The next day I got up for work but didn’t feel right. I was weak and shaky but I pressed through by 8 pm when I got off I was cold colder than I have ever been. I was weak, couldn’t feel anything with my hands. I took my temperature it was 91′ I quickly got help and was taken to the er. Long story short my immune system crashed I had a wheat allergy and due to cooking with it so much I had finally taken my body to the breaking point. I told the staff and they said that I needed to not cook with flour any longer. This continued for a month and I was let go as chef and moved to admin and working in the pottery studio. Which I hated admin I cleaned the church alone every tuesday and hated folding and sorting support cards for hours. Finally I apparently failed at admin and was asked to find other work. Which I did happily. Except for not having a car… so until I could afford one I was able to get rides to work then would walk 3 miles after work to the main office. Then I worked on my days off as a nanny. Which I really enjoyed. For some reason this working 7 days a week and walking every day from work felt like a break. I was so happy.

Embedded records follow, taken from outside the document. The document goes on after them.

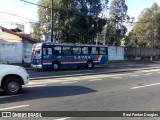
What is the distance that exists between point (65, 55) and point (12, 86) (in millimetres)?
17979

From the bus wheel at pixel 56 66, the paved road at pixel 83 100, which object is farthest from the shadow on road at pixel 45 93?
the bus wheel at pixel 56 66

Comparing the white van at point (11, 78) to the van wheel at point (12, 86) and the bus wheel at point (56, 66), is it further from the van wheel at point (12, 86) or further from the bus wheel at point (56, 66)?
the bus wheel at point (56, 66)

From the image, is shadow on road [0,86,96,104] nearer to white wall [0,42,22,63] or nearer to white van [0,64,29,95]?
white van [0,64,29,95]

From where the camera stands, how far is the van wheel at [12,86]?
12031 mm

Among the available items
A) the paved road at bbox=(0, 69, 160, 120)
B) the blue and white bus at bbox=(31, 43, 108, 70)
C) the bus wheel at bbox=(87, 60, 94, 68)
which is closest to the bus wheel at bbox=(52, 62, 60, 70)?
the blue and white bus at bbox=(31, 43, 108, 70)

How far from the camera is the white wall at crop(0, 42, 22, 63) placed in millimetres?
33250

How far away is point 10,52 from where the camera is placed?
33.9 metres

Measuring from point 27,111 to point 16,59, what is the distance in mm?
26129

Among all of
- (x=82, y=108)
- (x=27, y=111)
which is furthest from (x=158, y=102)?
(x=27, y=111)

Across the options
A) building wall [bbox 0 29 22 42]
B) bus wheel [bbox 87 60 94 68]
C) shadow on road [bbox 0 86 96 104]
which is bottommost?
shadow on road [bbox 0 86 96 104]

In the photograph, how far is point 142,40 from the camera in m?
72.0

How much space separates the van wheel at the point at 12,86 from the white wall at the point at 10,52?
21.6 metres

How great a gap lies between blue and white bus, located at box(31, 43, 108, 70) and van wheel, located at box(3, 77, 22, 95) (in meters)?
15.8

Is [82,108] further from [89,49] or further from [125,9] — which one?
[125,9]
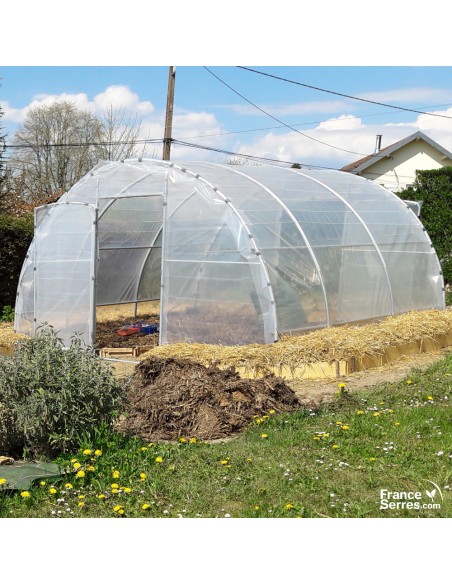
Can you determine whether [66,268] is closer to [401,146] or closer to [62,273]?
[62,273]

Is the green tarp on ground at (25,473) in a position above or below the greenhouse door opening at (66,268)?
below

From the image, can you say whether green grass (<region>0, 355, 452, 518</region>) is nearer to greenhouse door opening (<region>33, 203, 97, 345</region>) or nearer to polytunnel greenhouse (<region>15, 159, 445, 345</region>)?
polytunnel greenhouse (<region>15, 159, 445, 345</region>)

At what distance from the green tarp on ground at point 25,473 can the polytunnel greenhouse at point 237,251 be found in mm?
5130

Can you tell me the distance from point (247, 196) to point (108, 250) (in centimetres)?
386

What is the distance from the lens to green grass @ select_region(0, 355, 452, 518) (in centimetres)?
508

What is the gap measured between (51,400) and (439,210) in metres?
14.3

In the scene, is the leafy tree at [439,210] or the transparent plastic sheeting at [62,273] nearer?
the transparent plastic sheeting at [62,273]

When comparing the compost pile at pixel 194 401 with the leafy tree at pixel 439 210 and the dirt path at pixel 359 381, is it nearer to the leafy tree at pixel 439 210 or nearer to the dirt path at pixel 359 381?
the dirt path at pixel 359 381

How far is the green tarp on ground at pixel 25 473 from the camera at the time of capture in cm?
Answer: 536

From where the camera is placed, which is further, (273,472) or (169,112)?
(169,112)

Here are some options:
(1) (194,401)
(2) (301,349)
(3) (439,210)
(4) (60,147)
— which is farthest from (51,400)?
(4) (60,147)

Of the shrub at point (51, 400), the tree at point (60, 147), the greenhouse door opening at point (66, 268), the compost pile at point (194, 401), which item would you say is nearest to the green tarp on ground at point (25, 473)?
the shrub at point (51, 400)

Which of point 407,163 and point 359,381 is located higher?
point 407,163

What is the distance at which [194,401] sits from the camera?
738 cm
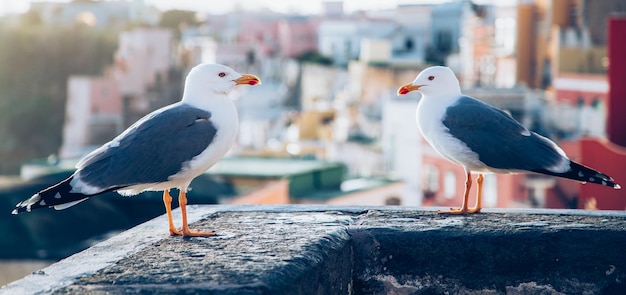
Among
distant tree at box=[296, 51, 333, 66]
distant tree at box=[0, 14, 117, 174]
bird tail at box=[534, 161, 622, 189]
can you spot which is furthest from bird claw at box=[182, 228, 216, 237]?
distant tree at box=[296, 51, 333, 66]

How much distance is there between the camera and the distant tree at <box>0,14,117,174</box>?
3853 cm

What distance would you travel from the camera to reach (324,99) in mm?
40625

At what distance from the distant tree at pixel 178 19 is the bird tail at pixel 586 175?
60.3m

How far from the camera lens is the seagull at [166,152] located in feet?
9.83

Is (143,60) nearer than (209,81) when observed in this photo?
No

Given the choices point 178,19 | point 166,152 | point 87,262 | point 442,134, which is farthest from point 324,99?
point 87,262

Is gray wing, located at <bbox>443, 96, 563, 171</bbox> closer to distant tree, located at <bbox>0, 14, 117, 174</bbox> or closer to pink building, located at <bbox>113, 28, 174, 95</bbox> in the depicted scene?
pink building, located at <bbox>113, 28, 174, 95</bbox>

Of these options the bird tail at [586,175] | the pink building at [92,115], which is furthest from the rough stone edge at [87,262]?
the pink building at [92,115]

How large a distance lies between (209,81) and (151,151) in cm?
33

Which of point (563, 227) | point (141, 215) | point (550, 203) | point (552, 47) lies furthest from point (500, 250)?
point (552, 47)

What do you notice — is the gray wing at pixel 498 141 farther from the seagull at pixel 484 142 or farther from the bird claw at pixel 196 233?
the bird claw at pixel 196 233

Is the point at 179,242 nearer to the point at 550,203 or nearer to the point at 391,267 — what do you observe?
the point at 391,267

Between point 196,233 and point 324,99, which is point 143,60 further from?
point 196,233

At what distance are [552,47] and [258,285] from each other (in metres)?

But it didn’t last. After being with Potters Field for so long I was told a new staff member was moving in and I needed to leave so she could have my bunk bed. I decided it was time to go home. I loved Montana it’s still my dream place to live. But I couldn’t handle these people. Even outside the ministry I wasn’t outside of it. I was controlled and chided for my every move. I still struggled with self harm and needed time to recover. So I went home. I didn’t work for 3 months after. I was in debilitating pain. I would stay in bed for days. Burnt myself repeatedly with a curling iron. I wasn’t able to work… I tried but even a normal full time job was impossible. It took months. Starting yoga and meditation, counseling and a lot of time for me to feel healthy and in a good place mentally and emotionally. Not everything at Potters Field was bad. Pastor Jim and his wife Patty were an amazing couple and if I had listened to them more I know my experience would have been a lot different. Barb and Dave were so good to myself and others. They helped me in so many ways and took me and my brother under their wings and shielded us from a lot of the bad. I hope others read this and get out if they need and get help. I don’t remember all of what happened but I know I’m not alone.